Over the past 20-plus years, Streeter has also volunteered his time with Colorado Trout Unlimited by coordinating its regulations and working alongside Colorado Parks and Wildlife, and with the Larimer County Open Lands Board buying and protecting lands for conservation and recreation. Additionally, he served as an environmental representative and vice chair of the South Platte Basin Roundtable for eight years where he helped develop the Colorado Water Plan to manage statewide waters.

“I had some really fantastic partners in all of these programs,” Streeter said. “Nobody does things alone, and you work on the shoulders of giants that have gone before you. I was really fortunate to have a life partner, like Karen, and many other great partners in my professional life—some that were teachers to me, and for others, I was a teacher to them.”

In his retirement, Streeter spends much of his time in nature taking outdoor photography, gardening, hunting, fishing, hiking, woodworking, making wine and training dogs.
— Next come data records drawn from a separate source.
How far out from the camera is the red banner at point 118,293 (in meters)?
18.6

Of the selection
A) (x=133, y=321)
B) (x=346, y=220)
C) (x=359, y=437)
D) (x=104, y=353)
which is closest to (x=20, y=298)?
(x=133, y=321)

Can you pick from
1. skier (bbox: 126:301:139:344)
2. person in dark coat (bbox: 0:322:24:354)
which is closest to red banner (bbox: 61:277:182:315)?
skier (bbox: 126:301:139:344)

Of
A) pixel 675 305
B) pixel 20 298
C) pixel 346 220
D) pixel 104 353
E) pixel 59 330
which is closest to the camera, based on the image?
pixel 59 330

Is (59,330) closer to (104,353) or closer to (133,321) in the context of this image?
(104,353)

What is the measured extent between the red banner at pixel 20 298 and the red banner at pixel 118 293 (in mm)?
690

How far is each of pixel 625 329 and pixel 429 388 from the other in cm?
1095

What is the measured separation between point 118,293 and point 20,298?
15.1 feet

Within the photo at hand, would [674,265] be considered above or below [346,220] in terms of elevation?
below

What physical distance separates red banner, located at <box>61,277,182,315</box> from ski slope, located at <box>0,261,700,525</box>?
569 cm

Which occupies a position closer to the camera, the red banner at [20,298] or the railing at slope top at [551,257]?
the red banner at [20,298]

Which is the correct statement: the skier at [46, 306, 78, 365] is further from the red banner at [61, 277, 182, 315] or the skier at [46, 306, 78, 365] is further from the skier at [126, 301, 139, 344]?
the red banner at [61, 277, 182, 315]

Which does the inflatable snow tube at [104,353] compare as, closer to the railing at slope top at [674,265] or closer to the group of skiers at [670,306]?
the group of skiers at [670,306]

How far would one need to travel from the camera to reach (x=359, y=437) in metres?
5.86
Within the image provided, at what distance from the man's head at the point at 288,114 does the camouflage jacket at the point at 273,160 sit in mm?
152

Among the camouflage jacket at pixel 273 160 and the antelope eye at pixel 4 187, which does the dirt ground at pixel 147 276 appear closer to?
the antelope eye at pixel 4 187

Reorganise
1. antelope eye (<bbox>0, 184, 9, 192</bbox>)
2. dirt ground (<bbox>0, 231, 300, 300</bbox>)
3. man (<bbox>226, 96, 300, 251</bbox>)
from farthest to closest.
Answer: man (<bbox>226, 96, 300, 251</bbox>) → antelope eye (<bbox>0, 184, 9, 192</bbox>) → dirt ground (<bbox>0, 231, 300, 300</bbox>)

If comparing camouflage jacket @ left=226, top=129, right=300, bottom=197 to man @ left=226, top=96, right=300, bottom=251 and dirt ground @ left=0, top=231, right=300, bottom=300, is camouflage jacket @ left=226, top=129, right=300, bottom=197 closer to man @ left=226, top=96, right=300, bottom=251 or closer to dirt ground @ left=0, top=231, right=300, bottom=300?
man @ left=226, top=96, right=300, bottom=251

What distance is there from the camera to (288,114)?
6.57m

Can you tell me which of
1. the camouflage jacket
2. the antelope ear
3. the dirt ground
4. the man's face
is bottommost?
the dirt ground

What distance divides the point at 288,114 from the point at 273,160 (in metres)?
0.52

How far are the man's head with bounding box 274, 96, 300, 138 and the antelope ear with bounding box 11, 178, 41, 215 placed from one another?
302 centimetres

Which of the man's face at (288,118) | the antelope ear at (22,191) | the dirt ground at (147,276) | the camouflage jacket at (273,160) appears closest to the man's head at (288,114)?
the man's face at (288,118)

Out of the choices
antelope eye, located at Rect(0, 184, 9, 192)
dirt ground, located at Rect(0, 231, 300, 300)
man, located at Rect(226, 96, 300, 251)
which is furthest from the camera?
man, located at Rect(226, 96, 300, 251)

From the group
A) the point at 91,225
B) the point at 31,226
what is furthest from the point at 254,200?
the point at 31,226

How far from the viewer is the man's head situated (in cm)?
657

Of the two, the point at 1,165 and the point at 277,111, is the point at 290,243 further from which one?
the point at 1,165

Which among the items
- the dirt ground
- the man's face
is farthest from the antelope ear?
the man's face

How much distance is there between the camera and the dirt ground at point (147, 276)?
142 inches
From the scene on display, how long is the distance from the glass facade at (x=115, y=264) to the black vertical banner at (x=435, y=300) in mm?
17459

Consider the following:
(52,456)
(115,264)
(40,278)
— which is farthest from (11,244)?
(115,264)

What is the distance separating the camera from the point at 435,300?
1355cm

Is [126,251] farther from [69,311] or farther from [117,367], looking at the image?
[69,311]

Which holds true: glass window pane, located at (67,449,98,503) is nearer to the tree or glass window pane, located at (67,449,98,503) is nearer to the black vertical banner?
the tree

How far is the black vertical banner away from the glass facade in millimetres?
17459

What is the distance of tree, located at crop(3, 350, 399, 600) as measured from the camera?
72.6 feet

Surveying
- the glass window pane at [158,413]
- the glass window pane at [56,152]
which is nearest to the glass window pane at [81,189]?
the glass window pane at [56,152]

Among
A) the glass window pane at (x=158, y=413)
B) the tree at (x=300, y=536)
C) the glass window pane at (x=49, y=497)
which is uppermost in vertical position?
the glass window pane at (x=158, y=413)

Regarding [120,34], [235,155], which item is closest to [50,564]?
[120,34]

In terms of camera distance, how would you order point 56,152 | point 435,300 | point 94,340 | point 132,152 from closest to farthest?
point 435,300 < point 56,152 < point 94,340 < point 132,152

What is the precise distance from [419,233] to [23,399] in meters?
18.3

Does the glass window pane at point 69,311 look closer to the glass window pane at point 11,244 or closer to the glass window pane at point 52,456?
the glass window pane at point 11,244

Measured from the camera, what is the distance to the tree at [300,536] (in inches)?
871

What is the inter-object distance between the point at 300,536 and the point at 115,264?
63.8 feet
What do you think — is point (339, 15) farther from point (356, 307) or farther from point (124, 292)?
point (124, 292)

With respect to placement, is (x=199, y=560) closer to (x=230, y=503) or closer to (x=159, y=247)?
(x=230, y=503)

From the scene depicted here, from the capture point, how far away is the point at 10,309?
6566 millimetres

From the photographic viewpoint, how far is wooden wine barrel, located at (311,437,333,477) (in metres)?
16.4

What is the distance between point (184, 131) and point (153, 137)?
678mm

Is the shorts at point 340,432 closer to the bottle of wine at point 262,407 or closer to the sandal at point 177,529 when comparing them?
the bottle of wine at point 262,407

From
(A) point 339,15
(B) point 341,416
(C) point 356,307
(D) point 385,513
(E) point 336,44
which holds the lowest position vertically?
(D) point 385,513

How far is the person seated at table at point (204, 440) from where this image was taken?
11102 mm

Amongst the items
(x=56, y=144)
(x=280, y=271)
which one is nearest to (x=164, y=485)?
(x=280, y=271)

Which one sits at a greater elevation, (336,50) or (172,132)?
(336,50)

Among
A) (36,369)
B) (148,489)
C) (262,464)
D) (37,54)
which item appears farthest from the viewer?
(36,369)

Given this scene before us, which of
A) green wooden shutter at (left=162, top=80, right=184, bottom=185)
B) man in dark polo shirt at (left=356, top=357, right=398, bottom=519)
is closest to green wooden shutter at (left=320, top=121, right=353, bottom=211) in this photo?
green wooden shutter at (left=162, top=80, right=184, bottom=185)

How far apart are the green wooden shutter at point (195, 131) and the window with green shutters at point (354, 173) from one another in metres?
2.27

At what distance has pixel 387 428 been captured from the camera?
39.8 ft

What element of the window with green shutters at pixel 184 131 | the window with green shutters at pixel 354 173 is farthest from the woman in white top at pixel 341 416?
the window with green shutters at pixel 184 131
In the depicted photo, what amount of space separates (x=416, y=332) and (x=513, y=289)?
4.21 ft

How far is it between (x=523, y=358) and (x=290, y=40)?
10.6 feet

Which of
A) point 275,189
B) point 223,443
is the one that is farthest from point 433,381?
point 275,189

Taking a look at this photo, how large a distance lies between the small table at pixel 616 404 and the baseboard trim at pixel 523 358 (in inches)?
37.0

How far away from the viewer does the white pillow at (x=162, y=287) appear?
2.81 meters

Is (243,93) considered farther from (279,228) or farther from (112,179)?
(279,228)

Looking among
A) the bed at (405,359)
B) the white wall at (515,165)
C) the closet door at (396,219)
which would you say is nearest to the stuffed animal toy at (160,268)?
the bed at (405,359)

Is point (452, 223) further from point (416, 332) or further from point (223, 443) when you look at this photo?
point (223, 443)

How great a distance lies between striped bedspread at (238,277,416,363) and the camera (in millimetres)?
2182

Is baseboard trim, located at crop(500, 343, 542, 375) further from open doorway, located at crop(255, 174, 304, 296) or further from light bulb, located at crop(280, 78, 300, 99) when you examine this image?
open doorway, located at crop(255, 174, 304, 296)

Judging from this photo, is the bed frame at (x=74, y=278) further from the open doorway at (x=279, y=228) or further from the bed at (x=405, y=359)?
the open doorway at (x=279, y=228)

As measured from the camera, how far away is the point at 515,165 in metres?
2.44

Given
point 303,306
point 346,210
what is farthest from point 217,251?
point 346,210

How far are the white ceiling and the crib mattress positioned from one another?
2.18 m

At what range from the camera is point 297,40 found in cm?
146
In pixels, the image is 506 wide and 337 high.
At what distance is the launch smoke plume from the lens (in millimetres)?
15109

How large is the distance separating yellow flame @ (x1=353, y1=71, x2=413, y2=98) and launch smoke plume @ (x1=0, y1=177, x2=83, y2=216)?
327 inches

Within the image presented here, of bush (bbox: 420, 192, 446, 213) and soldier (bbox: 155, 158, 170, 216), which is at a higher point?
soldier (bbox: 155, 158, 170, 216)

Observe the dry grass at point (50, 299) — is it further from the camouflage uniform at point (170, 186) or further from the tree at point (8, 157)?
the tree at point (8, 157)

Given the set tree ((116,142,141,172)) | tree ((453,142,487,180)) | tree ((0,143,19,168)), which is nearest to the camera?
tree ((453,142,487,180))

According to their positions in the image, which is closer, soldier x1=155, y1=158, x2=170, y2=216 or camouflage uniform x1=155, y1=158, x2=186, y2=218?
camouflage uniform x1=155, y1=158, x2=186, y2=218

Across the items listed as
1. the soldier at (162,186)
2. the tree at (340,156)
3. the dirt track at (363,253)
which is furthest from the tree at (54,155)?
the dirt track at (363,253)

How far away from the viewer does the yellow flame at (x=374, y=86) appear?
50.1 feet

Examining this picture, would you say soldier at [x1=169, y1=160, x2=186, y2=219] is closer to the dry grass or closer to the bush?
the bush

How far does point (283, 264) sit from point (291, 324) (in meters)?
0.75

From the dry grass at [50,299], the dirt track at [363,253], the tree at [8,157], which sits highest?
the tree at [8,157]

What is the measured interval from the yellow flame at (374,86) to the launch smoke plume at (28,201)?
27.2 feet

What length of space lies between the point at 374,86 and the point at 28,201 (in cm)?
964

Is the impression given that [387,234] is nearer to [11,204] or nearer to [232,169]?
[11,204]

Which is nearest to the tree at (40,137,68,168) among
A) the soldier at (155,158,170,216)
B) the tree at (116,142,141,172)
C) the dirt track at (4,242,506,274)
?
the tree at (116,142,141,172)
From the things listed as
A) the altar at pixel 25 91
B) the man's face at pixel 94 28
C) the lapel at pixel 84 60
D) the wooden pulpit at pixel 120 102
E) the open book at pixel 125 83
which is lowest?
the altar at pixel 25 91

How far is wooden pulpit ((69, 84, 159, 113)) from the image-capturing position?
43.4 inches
He and his wife also enjoy spending time with their children and grandchildren and traveling both domestically and internationally.

Today, he and his wife are sponsors of an endowed scholarship fund through the SDSU Foundation in memory of their parents who valued and nurtured the land they farmed, knowing it was previously home to native Dakotans.

“We did it in honor of my parents and Karen’s parents,” Streeter said. “We wanted to establish a scholarship to encourage young people who are planning to pursue a career in conservation work and want to conserve and protect South Dakota lands.”